How Rake load when you call it

# lib/rake/application.rb
module Rake
  class Application
    def run(argv = ARGV)
      standard_exception_handling do
        init "rake", argv
        load_rakefile
        top_level
      end
    end
  end
end

When we call rake in the command line, it starts by parsing the params and application name. Then load the Rakefile under the current directory and *.rake task files from library directory, that is why the tasks we put under lib/tasks/ in Rails will be available in rake. And then run the tasks by the param or run the top level tasks. ex: rake db:migrate db:test:prepare will push those tasks into the queue and invoke them.

But how do Rake find the task we want to invoke? That responsibility goes to the task manager:

#lib/rake/task_manager.rb
module Rake
  module TaskManager
    def define_task(task_class, *args, &block)
      task_name, arg_names, deps = resolve_args(args)

      ...

      task_name = task_class.scope_name(@scope, task_name)
      ...
      task = find_or_create_task_by_class_and_name(task_class, task_name)
      ...
      task.enhance(deps, &block)
      ...
    end

    def find_or_create_task_by_class_and_name(task_class, task_name)
      @tasks[task_name.to_s] ||= task_class.new(task_name, self)
    end
  end
end

Task manager is included by the application, which is accessible from Rake.application singleton instance. Basically, all the tasks is available from Rake.application.tasks you can invoke it directly in the test. So actually Rake task is pretty testable. The enhance call append the task block into one of the lambdas in task#actions that will be called when we invoke the task.

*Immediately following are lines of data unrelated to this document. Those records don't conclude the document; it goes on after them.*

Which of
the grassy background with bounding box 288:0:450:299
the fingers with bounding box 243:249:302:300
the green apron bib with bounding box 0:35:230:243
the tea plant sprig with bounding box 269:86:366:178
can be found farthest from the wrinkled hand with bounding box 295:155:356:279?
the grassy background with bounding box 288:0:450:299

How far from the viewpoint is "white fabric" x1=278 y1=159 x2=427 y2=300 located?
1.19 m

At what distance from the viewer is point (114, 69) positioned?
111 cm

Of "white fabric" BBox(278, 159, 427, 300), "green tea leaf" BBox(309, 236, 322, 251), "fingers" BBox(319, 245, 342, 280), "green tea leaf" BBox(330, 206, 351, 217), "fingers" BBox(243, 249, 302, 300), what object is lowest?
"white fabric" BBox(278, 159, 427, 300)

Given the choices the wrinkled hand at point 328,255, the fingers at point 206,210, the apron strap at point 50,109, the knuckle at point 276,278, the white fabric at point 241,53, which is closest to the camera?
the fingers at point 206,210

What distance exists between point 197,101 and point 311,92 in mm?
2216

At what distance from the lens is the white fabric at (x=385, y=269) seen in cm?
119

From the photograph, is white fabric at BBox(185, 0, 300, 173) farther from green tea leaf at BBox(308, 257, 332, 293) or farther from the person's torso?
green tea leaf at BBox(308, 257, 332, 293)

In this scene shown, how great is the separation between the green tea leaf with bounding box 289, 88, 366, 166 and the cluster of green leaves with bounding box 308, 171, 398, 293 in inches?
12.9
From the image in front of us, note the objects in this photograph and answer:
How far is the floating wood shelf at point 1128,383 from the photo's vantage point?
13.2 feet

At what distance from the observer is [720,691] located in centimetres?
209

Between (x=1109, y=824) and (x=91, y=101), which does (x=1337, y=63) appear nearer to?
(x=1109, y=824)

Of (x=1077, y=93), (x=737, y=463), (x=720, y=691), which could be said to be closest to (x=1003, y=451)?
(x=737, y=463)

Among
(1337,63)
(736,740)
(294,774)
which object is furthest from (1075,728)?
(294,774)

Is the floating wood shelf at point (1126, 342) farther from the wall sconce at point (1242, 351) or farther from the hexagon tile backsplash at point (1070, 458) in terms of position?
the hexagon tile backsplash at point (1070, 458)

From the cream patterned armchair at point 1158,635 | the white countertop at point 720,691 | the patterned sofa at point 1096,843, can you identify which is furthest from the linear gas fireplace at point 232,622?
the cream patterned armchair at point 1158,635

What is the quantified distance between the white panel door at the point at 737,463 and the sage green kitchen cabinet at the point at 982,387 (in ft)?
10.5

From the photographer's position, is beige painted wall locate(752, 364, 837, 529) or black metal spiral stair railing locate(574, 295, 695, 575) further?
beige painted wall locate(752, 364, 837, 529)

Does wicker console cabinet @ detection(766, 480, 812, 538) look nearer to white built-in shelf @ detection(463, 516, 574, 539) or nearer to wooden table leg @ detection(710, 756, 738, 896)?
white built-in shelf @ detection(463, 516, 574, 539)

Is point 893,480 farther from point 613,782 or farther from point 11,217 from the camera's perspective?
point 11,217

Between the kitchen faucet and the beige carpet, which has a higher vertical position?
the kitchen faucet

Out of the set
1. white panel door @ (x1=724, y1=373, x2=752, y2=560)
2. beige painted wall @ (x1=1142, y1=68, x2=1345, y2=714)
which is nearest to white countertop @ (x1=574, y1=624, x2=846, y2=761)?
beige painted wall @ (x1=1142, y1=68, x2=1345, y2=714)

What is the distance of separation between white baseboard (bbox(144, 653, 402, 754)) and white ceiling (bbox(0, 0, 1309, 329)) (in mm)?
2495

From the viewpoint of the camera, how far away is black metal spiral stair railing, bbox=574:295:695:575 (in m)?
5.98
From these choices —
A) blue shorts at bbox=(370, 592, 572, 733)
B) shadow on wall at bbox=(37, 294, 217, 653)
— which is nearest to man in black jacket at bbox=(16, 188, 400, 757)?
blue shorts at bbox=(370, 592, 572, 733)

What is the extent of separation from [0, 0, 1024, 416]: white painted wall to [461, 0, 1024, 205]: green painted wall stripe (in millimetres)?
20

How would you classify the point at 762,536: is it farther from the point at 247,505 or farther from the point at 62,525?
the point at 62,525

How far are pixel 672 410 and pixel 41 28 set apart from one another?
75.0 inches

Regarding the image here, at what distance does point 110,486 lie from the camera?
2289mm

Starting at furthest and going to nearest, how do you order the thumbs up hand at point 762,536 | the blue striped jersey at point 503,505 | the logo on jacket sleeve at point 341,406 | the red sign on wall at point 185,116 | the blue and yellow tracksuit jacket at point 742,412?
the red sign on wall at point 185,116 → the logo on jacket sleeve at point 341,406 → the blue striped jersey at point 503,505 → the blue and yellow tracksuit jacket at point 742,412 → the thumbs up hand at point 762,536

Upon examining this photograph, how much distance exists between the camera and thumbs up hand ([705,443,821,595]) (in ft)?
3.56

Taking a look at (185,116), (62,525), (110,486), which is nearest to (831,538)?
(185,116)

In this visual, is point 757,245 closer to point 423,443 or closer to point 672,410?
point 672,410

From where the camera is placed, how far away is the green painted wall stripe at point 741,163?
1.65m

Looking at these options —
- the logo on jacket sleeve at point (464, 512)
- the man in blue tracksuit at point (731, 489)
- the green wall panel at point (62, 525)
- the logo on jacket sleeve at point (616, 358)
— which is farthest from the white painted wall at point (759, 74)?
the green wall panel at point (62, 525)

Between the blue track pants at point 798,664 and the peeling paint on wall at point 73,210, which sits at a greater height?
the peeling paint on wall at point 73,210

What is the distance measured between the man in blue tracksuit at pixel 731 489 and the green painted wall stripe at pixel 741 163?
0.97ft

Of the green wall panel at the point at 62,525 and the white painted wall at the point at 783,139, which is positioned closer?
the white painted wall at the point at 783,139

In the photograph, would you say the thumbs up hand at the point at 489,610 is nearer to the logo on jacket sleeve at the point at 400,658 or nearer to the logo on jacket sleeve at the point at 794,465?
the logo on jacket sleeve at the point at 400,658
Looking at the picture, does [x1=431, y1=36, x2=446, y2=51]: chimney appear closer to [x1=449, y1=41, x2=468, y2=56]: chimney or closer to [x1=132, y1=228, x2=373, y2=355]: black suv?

Other than Task, we also have Rule, FileTask and Scope concept in Rake, we can revisit them later.

DSL for task

Now we understand how a task is loaded in Rake, but it is different than the Rakefile or *.rake file we usually see. That is because we define those tasks by the Rake DSL:

#lib/rake/dsl_definition.rb
module Rake
  module DSL
    def task(*args, &block) # :doc:
      Rake.application.define_task(self, *args, &block)
    end

    def desc
      Rake.application.last_description = description
    end

    def namespace(name=nil, &block)
      ...
      Rake.application.in_namespace(name, &block)
    end

    ...
  end
end

self.extend Rake::DSL

At the end of DSL block, it extends the syntax to the top level, which is one of the problems of Rake because it pollutes the namespace implicitly. However, the DSL basically forward the call to create tasks and namespaces into the Rake.application instance.

How Task, params, and prerequisite works

A rake task holds a list of prerequisites, actions to execute and the scope of the task. We can invoke the task by calling Rake.aplication.tasks[:task_name].invoke(params) or Rake::Task[:task_name].invoke(params) (which is confusing)

# lib/rake/task.rb
module Rake
  class Task
    def invoke(*args)
      task_args = TaskArguments.new(arg_names, args)
      invoke_with_call_chain(task_args, InvocationChain::EMPTY)
    end

    def invoke_with_call_chain(task_args, invocation_chain)
      new_chain = Rake::InvocationChain.append(self, invocation_chain)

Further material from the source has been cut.